Milbury is a bold, Rotisserie-style general manager who makes deals like a talk-show caller, and DiPietro is a 50,000-watt personality who's trying to win a Stanley Cup in the next 17 minutes. In the history of the draft, no goalie, indisputably the most important position on the ice, had been selected higher than Roberto Luongo, whom Mil-bury took fourth in 1997 Then Milbury outdid himself. On draft day last June he traded Luongo to the Florida Panthers for a pair of young forwards to upgrade the Islanders' offense and then grabbed DiPietro with the top pick, which New York already owned.
The draft is a festival of bowing and scraping by teenagers in expensive suits who "Mister" and "Sir" everyone to death, but DiPietro, a native of suburban Boston who was leaving BU after his freshman year, dropped the honorifics. In his post-draft interviews he went on about "Mike" or "Milbury," which was, in equal parts, shocking and refreshing.
Milbury cultivated the impression DiPietro was ticketed for the NHL immediately, an idea that was sidetracked in training camp after DiPietro pulled his groin. On Sept. 27 Milbury summoned DiPietro to his office to tell him he was being demoted. DiPietro wept. "He told me, 'But Mike, we haven't won a game yet,' " Milbury says. "I told him it isn't about him. It's about the situation."
DiPietro needed additional schooling in handling the puck, in using his stick in the crease, in being a pro. "The game can humble people," Milbury says. "Maybe Rick needed to take a little bit of the edge off."

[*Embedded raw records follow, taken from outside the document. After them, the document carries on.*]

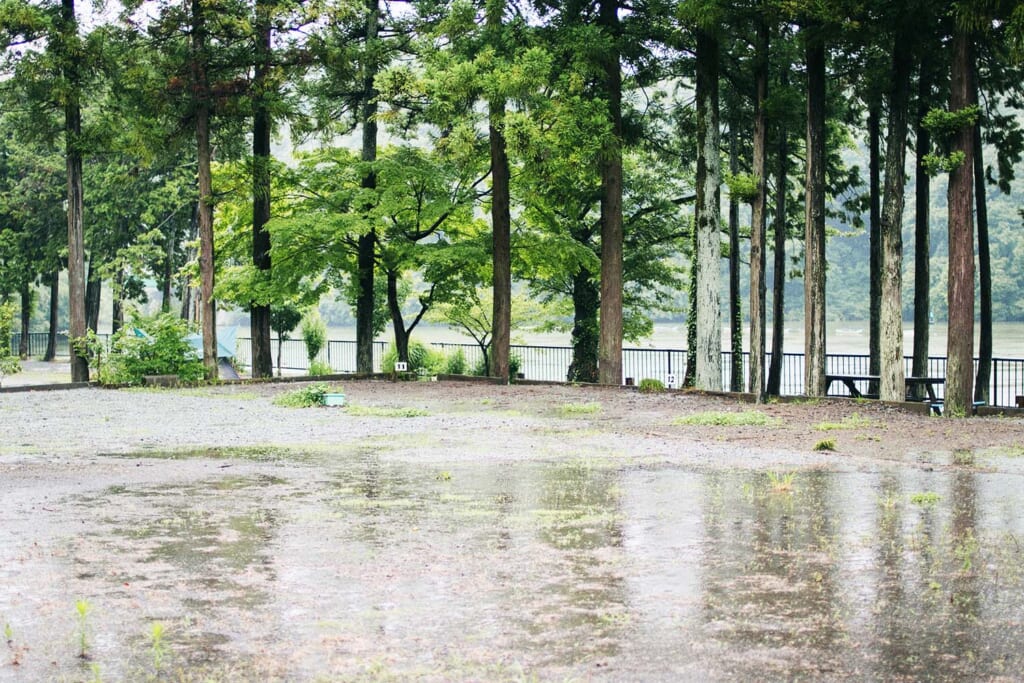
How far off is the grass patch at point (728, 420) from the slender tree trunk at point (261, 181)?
1384cm

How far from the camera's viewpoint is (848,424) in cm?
1700

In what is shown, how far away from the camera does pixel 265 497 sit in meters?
10.3

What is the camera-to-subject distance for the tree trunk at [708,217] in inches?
970

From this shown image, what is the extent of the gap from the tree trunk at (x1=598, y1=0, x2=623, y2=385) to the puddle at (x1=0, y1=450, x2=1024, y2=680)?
50.6 feet

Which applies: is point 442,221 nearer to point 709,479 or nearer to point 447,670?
point 709,479

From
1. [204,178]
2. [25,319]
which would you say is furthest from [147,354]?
[25,319]

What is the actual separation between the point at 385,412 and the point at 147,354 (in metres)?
9.83

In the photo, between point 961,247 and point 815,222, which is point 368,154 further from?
point 961,247

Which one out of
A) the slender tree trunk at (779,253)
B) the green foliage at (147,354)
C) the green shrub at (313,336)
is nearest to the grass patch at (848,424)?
the slender tree trunk at (779,253)

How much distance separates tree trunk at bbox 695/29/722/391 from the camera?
2464 centimetres

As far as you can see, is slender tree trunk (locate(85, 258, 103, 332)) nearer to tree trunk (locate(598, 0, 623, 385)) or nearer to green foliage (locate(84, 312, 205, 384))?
green foliage (locate(84, 312, 205, 384))

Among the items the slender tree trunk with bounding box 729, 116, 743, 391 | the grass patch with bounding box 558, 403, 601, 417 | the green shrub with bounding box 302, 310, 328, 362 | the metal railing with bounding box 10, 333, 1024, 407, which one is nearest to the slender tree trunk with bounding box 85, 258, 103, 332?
the metal railing with bounding box 10, 333, 1024, 407

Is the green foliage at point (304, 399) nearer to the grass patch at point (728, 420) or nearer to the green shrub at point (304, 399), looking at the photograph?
the green shrub at point (304, 399)

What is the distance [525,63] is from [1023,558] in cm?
1783
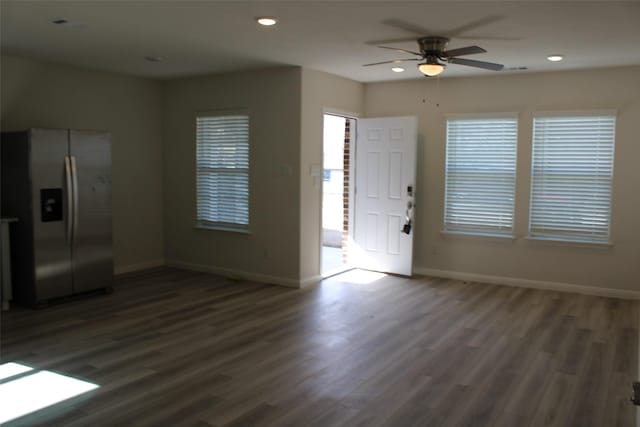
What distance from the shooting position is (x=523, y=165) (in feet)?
20.9

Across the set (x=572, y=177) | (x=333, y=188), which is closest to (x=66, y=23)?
(x=572, y=177)

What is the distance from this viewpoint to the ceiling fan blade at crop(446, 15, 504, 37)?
3.97m

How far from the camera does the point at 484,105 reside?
6.56 meters

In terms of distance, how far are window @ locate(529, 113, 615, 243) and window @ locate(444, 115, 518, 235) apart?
29cm

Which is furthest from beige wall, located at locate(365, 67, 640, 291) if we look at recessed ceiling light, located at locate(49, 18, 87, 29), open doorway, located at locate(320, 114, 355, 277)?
recessed ceiling light, located at locate(49, 18, 87, 29)

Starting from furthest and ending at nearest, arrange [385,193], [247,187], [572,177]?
[385,193], [247,187], [572,177]

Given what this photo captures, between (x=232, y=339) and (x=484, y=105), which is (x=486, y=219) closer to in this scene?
(x=484, y=105)

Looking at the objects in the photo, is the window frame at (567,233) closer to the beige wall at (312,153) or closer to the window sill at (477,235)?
the window sill at (477,235)

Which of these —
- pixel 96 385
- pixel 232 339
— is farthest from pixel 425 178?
pixel 96 385

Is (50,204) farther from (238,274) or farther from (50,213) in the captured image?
(238,274)

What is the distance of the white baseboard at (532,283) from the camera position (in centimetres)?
602

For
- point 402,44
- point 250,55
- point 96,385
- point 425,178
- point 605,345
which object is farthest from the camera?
point 425,178

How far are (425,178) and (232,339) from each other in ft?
11.7

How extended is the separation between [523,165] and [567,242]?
1.00 meters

Playing with the Wolves seemed an ideal lesson in humility. They were the defending International Hockey League champions, a motley collection of veterans that included Jurassic goalie Wendell Young, 37, NHL warhorse Brian Noonan, 35, and former 49-goal scorer Rob Brown, 32; they constituted Beau Geste's Fort Zinderneuf with colder weather. There was inherent danger in a rookie with an NHL salary of $1,075 million frolicking among men who will never see anything close to seven figures, but somehow all the pieces fell into place. DiPietro gave the vets energy. They gave him a peek at pro life, minus the charter flights. "I have three kids," says Dan Plante, a 29-year-old right wing who played 159 NHL games over parts of four seasons. "A four-year-old boy, a five-month-old girl and Ricky."
DiPietro, the favorite son, was in the middle of everything from the start. In his first exhibition game he engaged the Manitoba Moose goaltender during a brawl. When the Wolves were slumping early in the season, he had his hair done in cornrows to give everyone a laugh. The next day, with the cornrows out and his hair frizzed like Ogie Oglethorpe's in Slap Shot, he played superbly against the Cleveland Lumberjacks.
The problem was, there were too few of those games. DiPietro, with a worrisome .880 save percentage, was giving up soft goals, many the result of his puckhandling errors. While he handles the puck adroitly, DiPietro, like a six-year-old with a loose tooth, simply can't leave it alone. "In college everyone interpreted me handling the puck so much as me trying to show off, to be the star," DiPietro says, "but really I'm only focused on winning."
Some of the other Wolves, who were last in their division when DiPietro was most recently called up, weren't. DiPietro became exasperated. He developed what Milbury calls "a case of the blues," a lethargy that lifted only after he joined players his age on the U.S. team at the world junior championships in Moscow over Christmas. Milbury told DiPietro not to worry about the NHL but to concentrate on getting Chicago into the playoffs. All that changed on Jan. 26.
The next night against Buffalo—with Martin Biron, not Hasek, in goal for the Sabres—DiPietro made 29 saves. He flashed a splendid glove to stop Curtis Brown from 20 feet and moved laterally to foil a Doug Gilmour deflection. He also whipped a pass off the glass to give the Islanders a three-on-two break, on which they scored and he earned an assist, becoming the seventh goalie to get a point in his first NHL game. Buffalo's goals in its 2-1 victory, however, were on the soft side. DiPietro also left some messy rebounds in the third period, but Islanders goalies coach Mike Palmateer was pleased. Like DiPietro, 25 years ago Palmateer was a left-handed, puckhandling netminder with not an ounce of self-doubt.
As a result of his debut performance Milbury announced that DiPietro wasn't going back to Chicago, an expression of faith in a goalie too confident to be buried in this landfill of a franchise. He hasn't won in four starts through Sunday. He has allowed a few whoppers among the 10 shots that have eluded him, but his aura is undiminished. Watch out, world! The Ego has landed!